Reading text below:

Context IgE mediated food allergy affects 6–8% of children and the prevalence is thought to be increasing. Current national guidelines for the diagnosis and management of these children include the use of oral food challenge (OFC). Recent evidence from the LEAP trial (Learning Early about Peanut Allergy), suggesting that immune tolerance to peanuts in ‘at risk’ infants may be possible through early ingestion, may also increase the burden on this service. Our large District General Hospital currently performs all oral food challenges on the day care unit, under direct supervision of a doctor.

Problem The current waiting time for OFC at our hospital is 8 months. This potentially prolongs dietary exclusion unnecessarily and does not allow us to perform early OFC (ie at 4–8 months of age) to facilitate safe early introduction of allergens as recommended in the LEAP trial.

Assessment of problem and analysis of its causes OFC against single allergens (egg, milk or wheat) were audited from hospital over one year. Waiting times and services provided were also reviewed. Gold standards of care from other centres were studied by reviewing their established guidelines and visiting other clinics.

End of Reading text.
Data below:

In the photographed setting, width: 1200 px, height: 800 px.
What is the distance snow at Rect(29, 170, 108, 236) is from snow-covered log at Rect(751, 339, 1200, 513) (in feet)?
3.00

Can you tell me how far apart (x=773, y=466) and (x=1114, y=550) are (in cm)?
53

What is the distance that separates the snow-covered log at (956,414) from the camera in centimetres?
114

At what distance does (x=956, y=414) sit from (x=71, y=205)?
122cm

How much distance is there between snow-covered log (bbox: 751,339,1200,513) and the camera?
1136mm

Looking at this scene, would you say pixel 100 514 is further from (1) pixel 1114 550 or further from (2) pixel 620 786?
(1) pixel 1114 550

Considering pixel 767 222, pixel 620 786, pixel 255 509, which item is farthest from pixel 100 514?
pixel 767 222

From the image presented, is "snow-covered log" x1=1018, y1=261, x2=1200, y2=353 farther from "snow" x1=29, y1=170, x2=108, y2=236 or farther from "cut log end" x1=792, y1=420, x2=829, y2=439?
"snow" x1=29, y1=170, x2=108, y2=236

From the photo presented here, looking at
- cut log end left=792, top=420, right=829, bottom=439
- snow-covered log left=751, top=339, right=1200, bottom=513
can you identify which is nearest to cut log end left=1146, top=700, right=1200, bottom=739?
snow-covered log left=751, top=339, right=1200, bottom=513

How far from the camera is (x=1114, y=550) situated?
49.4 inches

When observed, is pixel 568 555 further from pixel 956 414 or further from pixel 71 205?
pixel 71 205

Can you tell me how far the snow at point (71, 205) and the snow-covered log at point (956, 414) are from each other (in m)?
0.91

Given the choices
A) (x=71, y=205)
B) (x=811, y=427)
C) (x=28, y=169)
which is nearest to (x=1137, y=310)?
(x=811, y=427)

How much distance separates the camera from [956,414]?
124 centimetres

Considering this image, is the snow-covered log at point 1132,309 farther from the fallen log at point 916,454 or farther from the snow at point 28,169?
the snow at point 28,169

End of Data.

> **Requirement 1**
State whether each statement agrees with the food challenge text, answering yes or no and quoting the words of the text that decide it: (a) the hospital's waiting time for an oral food challenge is 8 months; (b) the hospital performs oral food challenges in an outpatient clinic without a doctor present; (c) the audit of single-allergen challenges covered a period of two years.
> **Requirement 2**
Reproduce the part of the food challenge text that opens with the words containing "Context IgE mediated" and closes with "of a doctor.".
The data bear no relation to the food challenge text.

> **Written solution 1**
(a) Yes: "The current waiting time for OFC at our hospital is 8 months."
(b) No: "currently performs all oral food challenges on the day care unit, under direct supervision of a doctor."
(c) No: "OFC against single allergens (egg, milk or wheat) were audited from hospital over one year."

> **Written solution 2**
Context IgE mediated food allergy affects 6–8% of children and the prevalence is thought to be increasing. Current national guidelines for the diagnosis and management of these children include the use of oral food challenge (OFC). Recent evidence from the LEAP trial (Learning Early about Peanut Allergy), suggesting that immune tolerance to peanuts in ‘at risk’ infants may be possible through early ingestion, may also increase the burden on this service. Our large District General Hospital currently performs all oral food challenges on the day care unit, under direct supervision of a doctor.